WHAT THIS TASK INVOLVES:
Render every row below as a numbered list, leaving out the blank lines.

'''

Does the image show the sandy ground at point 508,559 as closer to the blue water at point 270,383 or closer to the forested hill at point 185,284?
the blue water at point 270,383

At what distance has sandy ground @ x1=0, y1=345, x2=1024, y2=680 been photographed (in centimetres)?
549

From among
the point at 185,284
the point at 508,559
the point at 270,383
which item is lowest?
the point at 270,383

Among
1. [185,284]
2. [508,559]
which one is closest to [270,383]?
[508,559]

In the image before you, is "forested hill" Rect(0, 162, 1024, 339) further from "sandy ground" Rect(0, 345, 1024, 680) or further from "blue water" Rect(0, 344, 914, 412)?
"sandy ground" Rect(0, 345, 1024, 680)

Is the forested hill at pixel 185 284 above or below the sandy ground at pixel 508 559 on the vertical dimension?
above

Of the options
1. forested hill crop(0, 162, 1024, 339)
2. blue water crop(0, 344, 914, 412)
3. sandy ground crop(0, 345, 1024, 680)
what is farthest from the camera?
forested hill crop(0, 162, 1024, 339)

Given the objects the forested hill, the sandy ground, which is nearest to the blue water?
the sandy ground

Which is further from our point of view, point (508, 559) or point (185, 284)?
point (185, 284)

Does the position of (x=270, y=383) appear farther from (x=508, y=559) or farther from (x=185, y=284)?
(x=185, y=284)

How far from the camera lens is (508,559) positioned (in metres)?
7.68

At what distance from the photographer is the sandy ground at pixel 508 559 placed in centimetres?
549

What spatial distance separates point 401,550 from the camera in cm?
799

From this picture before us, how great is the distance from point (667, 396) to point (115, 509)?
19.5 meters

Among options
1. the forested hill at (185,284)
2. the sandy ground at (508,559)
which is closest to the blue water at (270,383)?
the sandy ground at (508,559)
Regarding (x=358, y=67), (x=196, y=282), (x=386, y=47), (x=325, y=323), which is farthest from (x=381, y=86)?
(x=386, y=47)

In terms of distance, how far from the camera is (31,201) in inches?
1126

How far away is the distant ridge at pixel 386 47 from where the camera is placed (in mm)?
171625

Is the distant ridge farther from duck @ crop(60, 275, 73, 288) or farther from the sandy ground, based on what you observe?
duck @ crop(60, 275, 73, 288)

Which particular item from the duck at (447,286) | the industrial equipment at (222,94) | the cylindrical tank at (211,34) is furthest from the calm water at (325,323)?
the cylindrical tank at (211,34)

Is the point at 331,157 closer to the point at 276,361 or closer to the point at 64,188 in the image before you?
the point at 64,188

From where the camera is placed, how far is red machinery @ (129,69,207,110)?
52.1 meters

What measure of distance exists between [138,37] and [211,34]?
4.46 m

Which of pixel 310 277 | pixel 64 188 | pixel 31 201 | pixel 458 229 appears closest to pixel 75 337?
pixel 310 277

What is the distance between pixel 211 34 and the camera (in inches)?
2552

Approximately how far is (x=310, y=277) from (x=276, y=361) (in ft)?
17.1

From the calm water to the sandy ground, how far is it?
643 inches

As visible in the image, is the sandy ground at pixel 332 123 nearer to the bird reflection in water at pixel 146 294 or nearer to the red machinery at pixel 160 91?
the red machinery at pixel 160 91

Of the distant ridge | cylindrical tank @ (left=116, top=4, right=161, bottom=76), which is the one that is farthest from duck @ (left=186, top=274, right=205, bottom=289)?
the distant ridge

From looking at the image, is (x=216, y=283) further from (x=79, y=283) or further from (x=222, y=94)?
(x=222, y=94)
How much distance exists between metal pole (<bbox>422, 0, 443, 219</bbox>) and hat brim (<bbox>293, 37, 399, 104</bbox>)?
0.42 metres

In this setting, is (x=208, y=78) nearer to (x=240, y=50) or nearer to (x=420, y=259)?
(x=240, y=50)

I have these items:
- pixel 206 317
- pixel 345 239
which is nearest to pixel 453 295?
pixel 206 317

'''

ANSWER TO THIS TASK:
1. Does the image show the sandy ground at point 508,559 as closer to the blue water at point 270,383 or closer to the forested hill at point 185,284?
2. the blue water at point 270,383
3. At what distance has sandy ground @ x1=0, y1=345, x2=1024, y2=680 been photographed (in centimetres)?
4. 549
5. From among
6. the point at 185,284
7. the point at 508,559
8. the point at 270,383
9. which item is lowest?
10. the point at 270,383
11. Among
12. 1. [185,284]
13. 2. [508,559]
14. which one is closest to [270,383]?
15. [508,559]
16. In the image before you, is "forested hill" Rect(0, 162, 1024, 339) further from "sandy ground" Rect(0, 345, 1024, 680) or further from "blue water" Rect(0, 344, 914, 412)?
17. "sandy ground" Rect(0, 345, 1024, 680)
18. Is the forested hill at pixel 185 284 above or below the sandy ground at pixel 508 559 on the vertical dimension?
19. above
20. Of the options
21. 1. forested hill crop(0, 162, 1024, 339)
22. 2. blue water crop(0, 344, 914, 412)
23. 3. sandy ground crop(0, 345, 1024, 680)
24. what is farthest from the camera?
25. forested hill crop(0, 162, 1024, 339)
26. Given the objects the forested hill, the sandy ground, which is nearest to the blue water?
27. the sandy ground
28. Which is further from our point of view, point (508, 559) or point (185, 284)?
29. point (185, 284)
30. Does the position of (x=270, y=383) appear farther from (x=508, y=559) or farther from (x=185, y=284)?
31. (x=185, y=284)
32. How far from the camera lens is (508,559) positioned (in metres)?
33. 7.68
34. At what distance from the photographer is the sandy ground at pixel 508 559 placed in centimetres?
35. 549
36. What spatial distance separates point 401,550 from the camera in cm?
37. 799
38. From this picture before us, how great is the distance from point (667, 396) to point (115, 509)?
39. 19.5 meters
40. Among options
41. 1. the forested hill at (185,284)
42. 2. the sandy ground at (508,559)
43. which is closest to the blue water at (270,383)?
44. the sandy ground at (508,559)
45. Regarding (x=358, y=67), (x=196, y=282), (x=386, y=47), (x=325, y=323), which is farthest from (x=381, y=86)?
46. (x=386, y=47)
47. In terms of distance, how far from the camera is (31,201) in inches?
48. 1126
49. How far away is the distant ridge at pixel 386 47 from where the camera is placed (in mm)?
50. 171625
51. Is the distant ridge farther from duck @ crop(60, 275, 73, 288) or farther from the sandy ground, based on what you observe?
52. duck @ crop(60, 275, 73, 288)
53. Which particular item from the duck at (447,286) | the industrial equipment at (222,94) | the cylindrical tank at (211,34) is furthest from the calm water at (325,323)?
54. the cylindrical tank at (211,34)
55. Is the point at 331,157 closer to the point at 276,361 or closer to the point at 64,188 in the image before you?
56. the point at 64,188
57. From where the camera is placed, how far is red machinery @ (129,69,207,110)?
58. 52.1 meters
59. What measure of distance exists between [138,37] and [211,34]?
60. 4.46 m
61. Which of pixel 310 277 | pixel 64 188 | pixel 31 201 | pixel 458 229 appears closest to pixel 75 337?
62. pixel 310 277
63. What is the distance between pixel 211 34 and the camera (in inches)?
64. 2552
65. Approximately how far is (x=310, y=277) from (x=276, y=361) (in ft)?
66. 17.1
67. From the calm water to the sandy ground, how far is it?
68. 643 inches
69. As visible in the image, is the sandy ground at pixel 332 123 nearer to the bird reflection in water at pixel 146 294 or nearer to the red machinery at pixel 160 91?
70. the red machinery at pixel 160 91
71. Of the distant ridge | cylindrical tank @ (left=116, top=4, right=161, bottom=76), which is the one that is farthest from duck @ (left=186, top=274, right=205, bottom=289)?
72. the distant ridge
73. From looking at the image, is (x=216, y=283) further from (x=79, y=283) or further from (x=222, y=94)?
74. (x=222, y=94)
75. How much distance exists between metal pole (<bbox>422, 0, 443, 219</bbox>) and hat brim (<bbox>293, 37, 399, 104</bbox>)?
76. 0.42 metres
77. In this setting, is (x=208, y=78) nearer to (x=240, y=50) or nearer to (x=420, y=259)?
78. (x=240, y=50)
79. I have these items:
80. - pixel 206 317
81. - pixel 345 239
82. which is nearest to pixel 453 295?
83. pixel 206 317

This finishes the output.